Liquid Cooling For Servers
01 December 2009 Source: In house
Boston is proud to introduce its partnership with Iceotope, a specialist in the field of liquid immersion cooling, to produce end-to-end liquid cooling solutions for data centres and high-density computing environments.
Introduction
With spiralling power and cooling costs, environmental concerns and an increasing emphasis on efficiency, data centre managers are under increased pressure to improve data centre cooling and efficiency whilst reducing overall costs and environmental impact.
Addressing these concerns, the innovative and unique solution developed by Iceotope and Boston can yield a 93% reduction in cooling costs compared to a traditional air-cooled server room environment.
What's involved?
Unlike traditional server cooling solutions which transfer heat generated from servers to the server room air which are then released into to the atmosphere via a sequence of power-hungry air conditioning systems and heat exchangers. The Boston & Icetope solution employs a system of complete immersion and end-to-end liquid cooling heat rejection principles.
How it works
Cross section through a single Iceotope module
Unlike traditional servers, which depend on a constant flow of cool air passing over components for cooling, the motherboards and
associated parts in our compute modules are fully immersed in an inert liquid coolant which transfers heat away from components. The heat from the inert coolant is, in turn, transferred to the front side of an integrated heat transfer surface.
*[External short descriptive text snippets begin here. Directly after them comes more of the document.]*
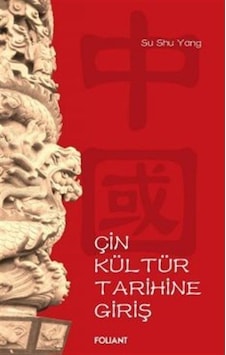 Çin Kültür Tarihine Giriş - Su Shu Yang - Foliant Çin Kültür Tarihine Giriş - Su Shu Yang - Foliant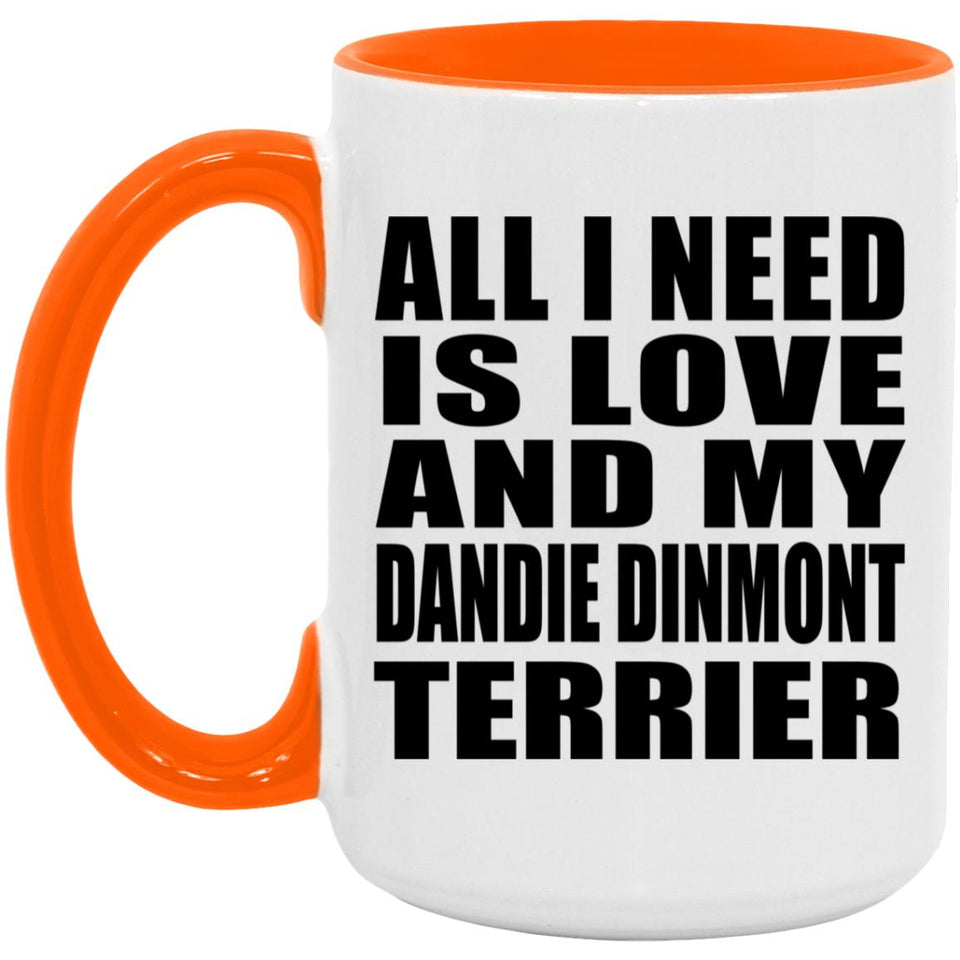 All I Need Is Love And My Dandie Dinmont Terrier - 15oz Accent Mug Orange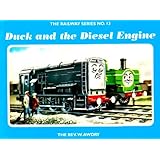 The Railway Series  No. 13 : Duck and the Diesel Engine (Classic Thomas the Tank Engine)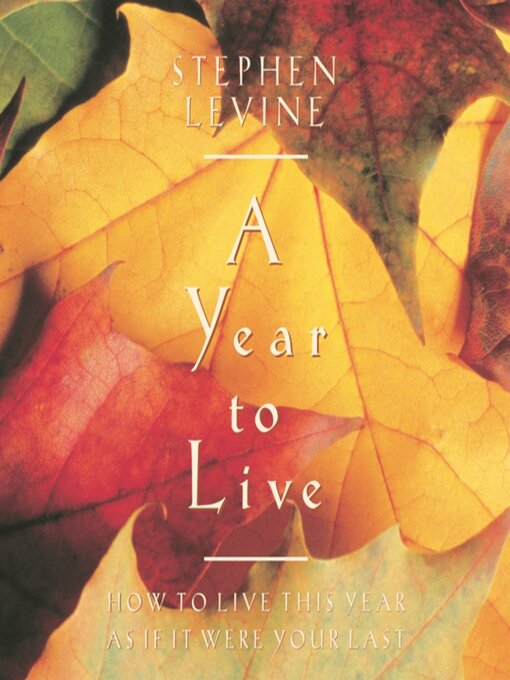 Title details for A Year to Live by Stephen Levine - Wait list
A water supply from the local rack is pumped through a channel in the reverse side of the heat transfer surface before returning to the cabinet via a rack localised heat transfer unit.
This whole process eliminates the need for any air cooling at the server level and increases thermal transfer efficiency dramatically as water transfers heat 4000x better than air.
The Supermicro X8DTT-IBQF motherboard used within our motherboard module
Key features:
- Dual Intel 5500 series Xeon Quad/Dual-Core, with QPI up to 6.4 GT/s
- Intel 5520 (Tylersburg) Chipset
- Up to 96GB DDR3 1333/ 1066/800MHz ECC Registered DIMM / 24GB Unbuffered DIMM
- Intel 82576 Dual-Port Gigabit Ethernet Controller
- 1 (x16) PCI-E 2.0 slot
- Integrated IPMI 2.0 with KVM and Dedicated LAN
- Integrated Matrox G200eW Graphics
- Mellanox ConnectX QDR Infiniband 40Gbps Controller w/ QSFP connector
Practical Benefits
Operational Savings
Using a 600kW server load as an example, the power requirement for traditional air cooling is approximately 300kW. At $0.10 per kWh, the 3-year cooling would be $788,400.
Using our liquid immersion cooling technology, the power required for cooling would be approximately 20kW, equating to $52,560 over the same time period - a saving of $735,840.
Secondary cooling stage - chassis level
The secondary water circuit is a relatively straightforward heat transport stage that ultimately delivers the heat to the heat rejection stage. In some cases it is possible that the modules are connected directly to the building water circuit. However, having an isolated secondary circuit means that pressures, flow rate and temperatures can be more carefully managed.
The secondary stage consists of a local pump, pressure management system and compact liquid-liquid heat exchanger that transfers heat into the third and final (building) water circuit.
Operational savings
Using a 600kW server load as an example, the power requirement for traditional air cooling is approximately 300kW. At $0.10 per kWh, the 3-year cooling would be $788,400.
Using our liquid immersion cooling technology, the power required for cooling would be approximately 20kW, equating to $52,560 over the
same time period - a saving of $735,840.
Environmental impact
Using the same 600kW server load example, and using the same power requirement saving for cooling, the reduction in CO2 emissions equates to approximately 1054 Tonnes per year.
Capital expenditure
The capital expenditure of chiller plant can be removed (if entirely liquid cooled) or reduced (if a mix of air and liquid cooled hardware is expected) in the following scenarios:
- Newly built data centre
- Additional capacity to be added, where air cooling is limiting factor
- Additional capacity where space is the limiting factor and more dense equipment is being installed.
Heat re-use
Using liquids to capture the heat increases the useful working temperatures that can be reached, raising the possibility of using that heat for building heating or even driving other mechanical processes.
Removal of requirement for raised floor
The raised floor traditionally used in the data centre is required for delivering cold air. Cabling may also be laid in this way. With liquid cooling, there is no need for a raised floor - if cabling and water connections are provided from above, the need for the raised floor is removed, simplifying design of new facilities.
Ruggedisation for extreme environments
The primary coolant chamber is sealed so humidity and pollution are not an issue for liquid-immersed servers, giving rise to possibilities for deployments extreme environments.